Texas Historical Marker

Fourth-Sunday Singing

Commerce · Hunt County · placed 1968

Texas Music

Hear Duane tell it

Hunt County, Texas

Duane's take

Here's how the marker tells it, and I'm just along for the ride. Now, out in Hunt County, there's a tradition that's been holdin' on longer than most folks can remember — they call it the Fourth-Sunday Singing, and it goes back to 1885, maybe 1890, depending on who you ask. That right there ought to tell you something about a community: when the founding of a good thing is worth arguing over by a decade, people care about it.

This was a monthly music convention, started by the church that once stood about a half-mile east of where you're passing now. And the whole thing began with one man making a long trip to make some music. G.

J. Oslin came down from Arkansas and held a twenty-day music school right here. Twenty days.

That's not a weekend workshop — that's a commitment. Singers came in from a wide area, drawn by something as simple and powerful as the human voice in harmony. Now, in those early days, they didn't have instruments.

What they had was a tuning fork. Just a little metal fork, struck against a palm, humming out the pitch so every voice could find its place. Eventually the instruments came, but that tuning fork did the work first, and you've got to respect that kind of humble beginning.
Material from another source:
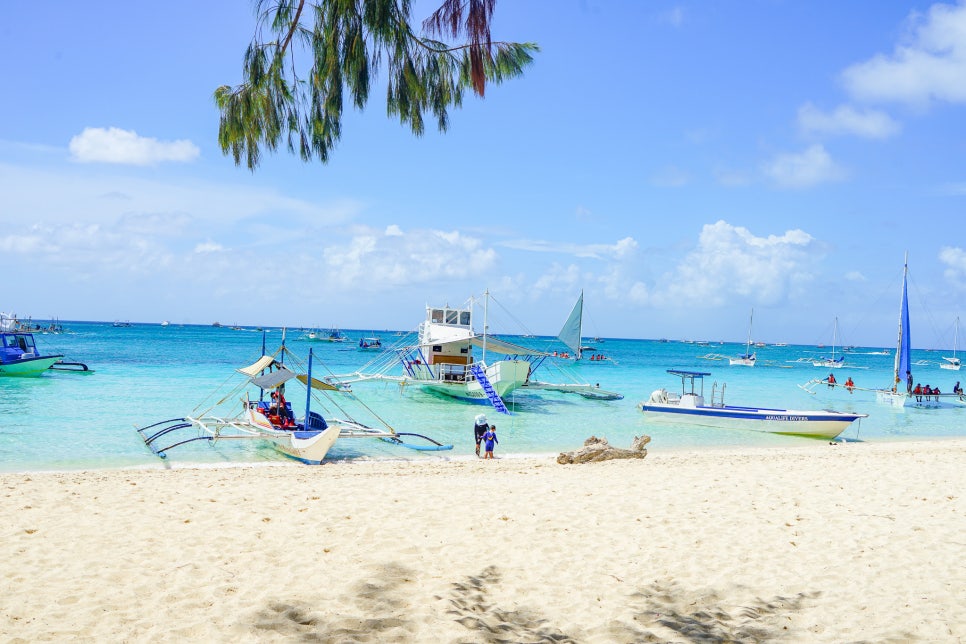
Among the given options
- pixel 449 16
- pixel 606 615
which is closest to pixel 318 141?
pixel 449 16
The Fourth-Sunday Singing has kept going, month after month, fourth Sunday of each month, right on schedule. The present officers are J. G.

Murphy, serving as president, and Mrs. Ola Speight, holding down the secretary's chair. And here's a little wrinkle the marker throws in, almost as an aside — also in 1885, a village called Hoover's Gin was founded near here by a merchant named John T.

Hoover. Music and commerce, arriving in the same year, in the same corner of Hunt County. The singing, far as anyone can tell, outlasted the gin.

Some things just have better staying power.

What the marker says

(Held on fourth Sunday of each month) A monthly music "convention" founded in 1885 or 1890 by this church, at old location (1/2 mile east.) Began when G. J. Oslin of Arkansas held a 20-day music school here. Singers came from wide area; a tuning fork was used to give pitch until instruments were obtained. The present officers are J. G. Murphy, president, and Mrs. Ola Speight, secretary. Also in 1885, the village of "Hoover's Gin" was founded near here by John T. Hoover, merchant.